**Work instructions:**
Every entry that follows should be output exactly, and every image in it left out.

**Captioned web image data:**
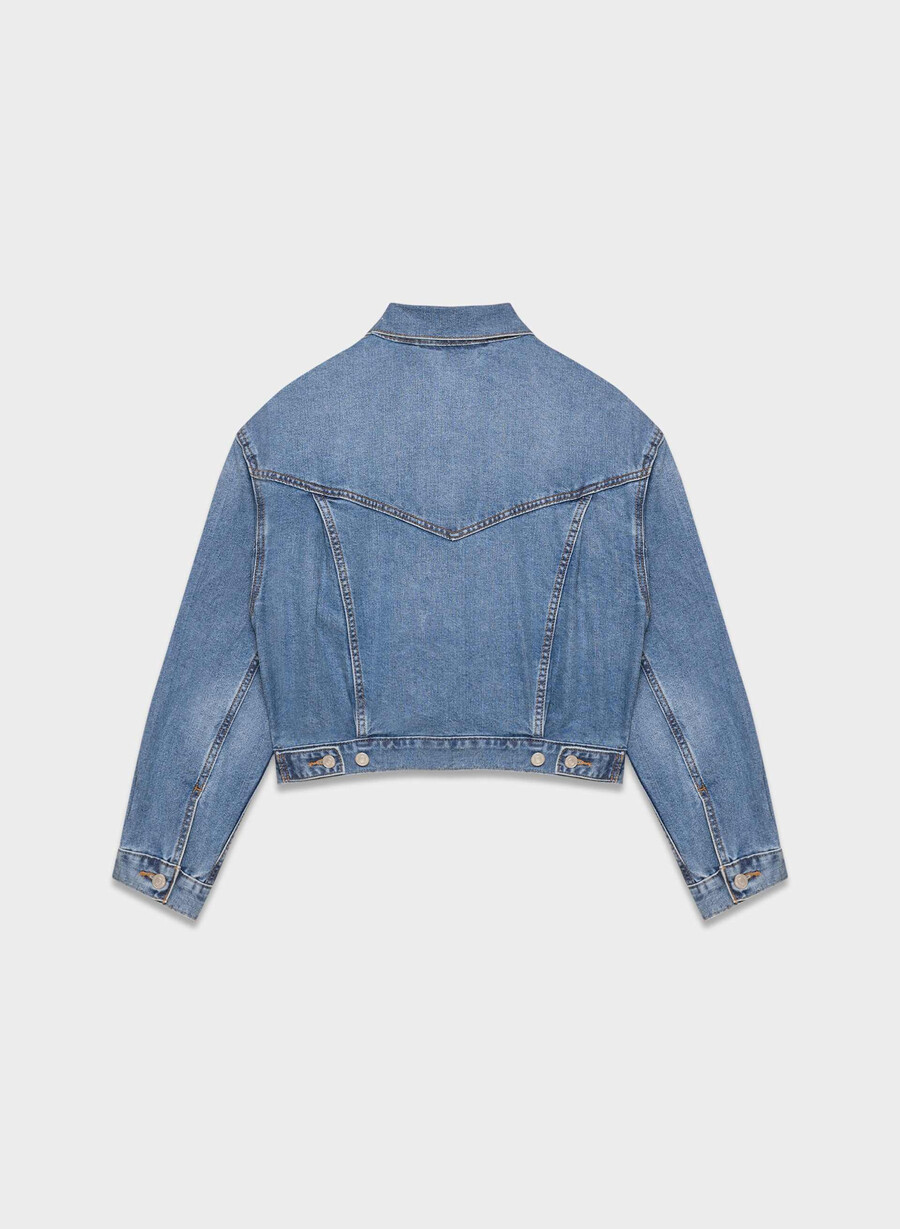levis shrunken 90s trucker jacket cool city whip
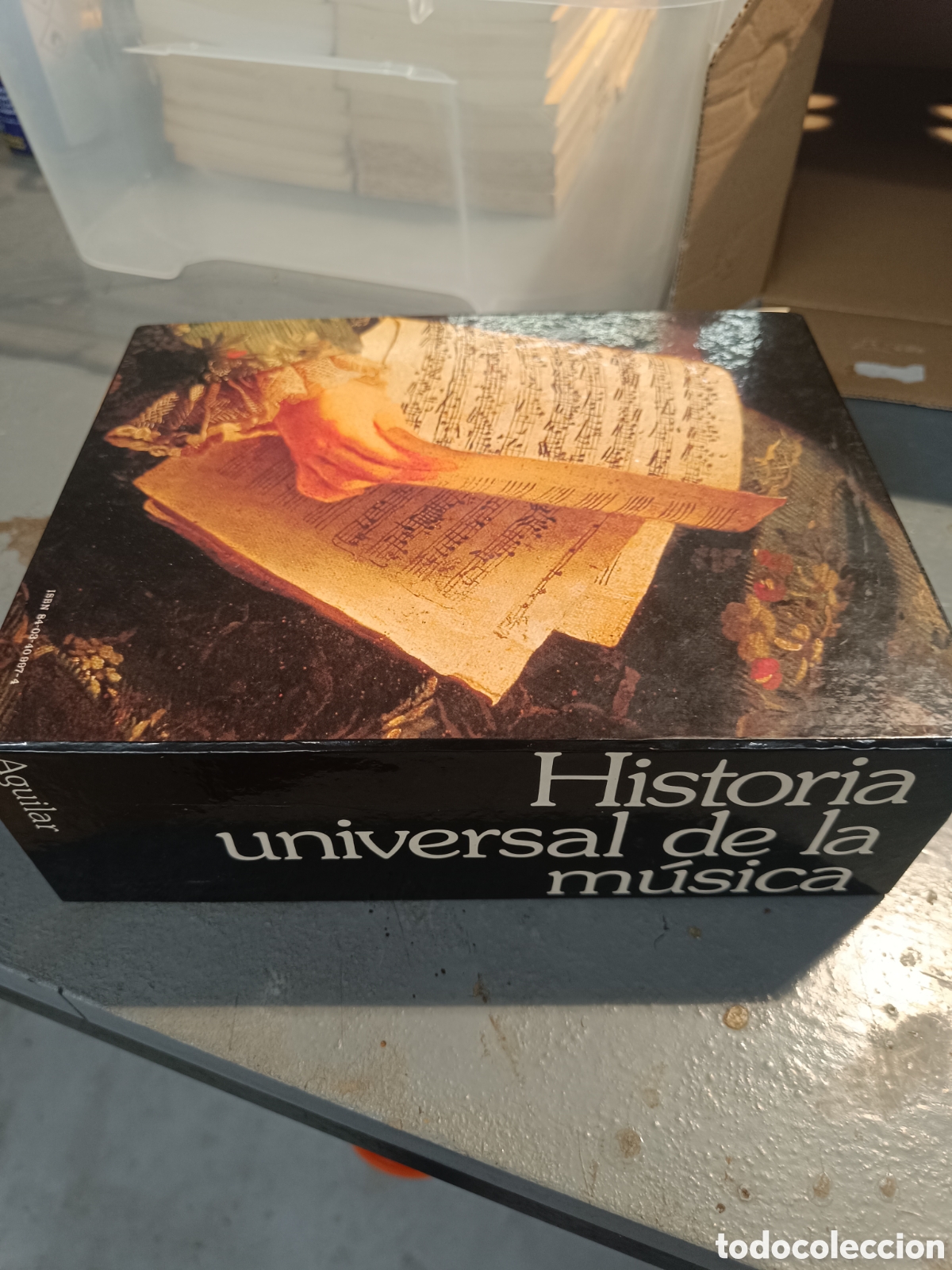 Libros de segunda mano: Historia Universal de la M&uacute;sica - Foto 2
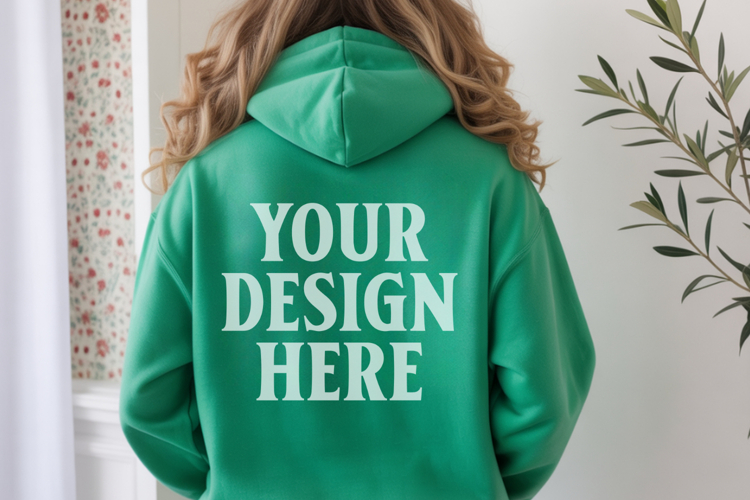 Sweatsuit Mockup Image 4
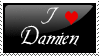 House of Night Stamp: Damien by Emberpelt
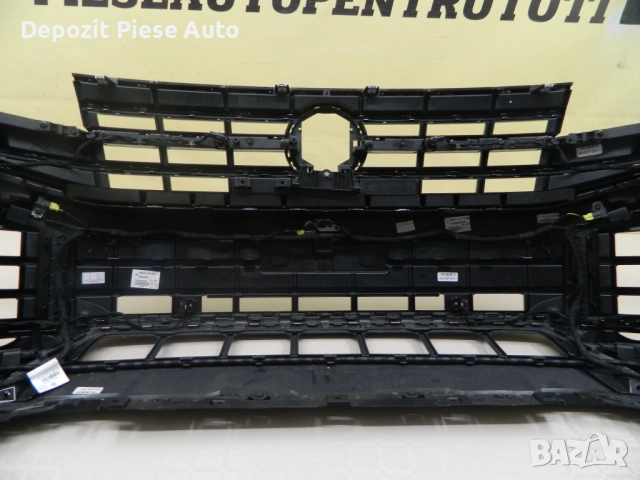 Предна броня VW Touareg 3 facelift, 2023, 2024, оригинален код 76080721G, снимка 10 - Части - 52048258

**Solution:**
levis shrunken 90s trucker jacket cool city whip
 Libros de segunda mano: Historia Universal de la M&uacute;sica - Foto 2
 Sweatsuit Mockup Image 4
 House of Night Stamp: Damien by Emberpelt
 Предна броня VW Touareg 3 facelift, 2023, 2024, оригинален код 76080721G, снимка 10 - Части - 52048258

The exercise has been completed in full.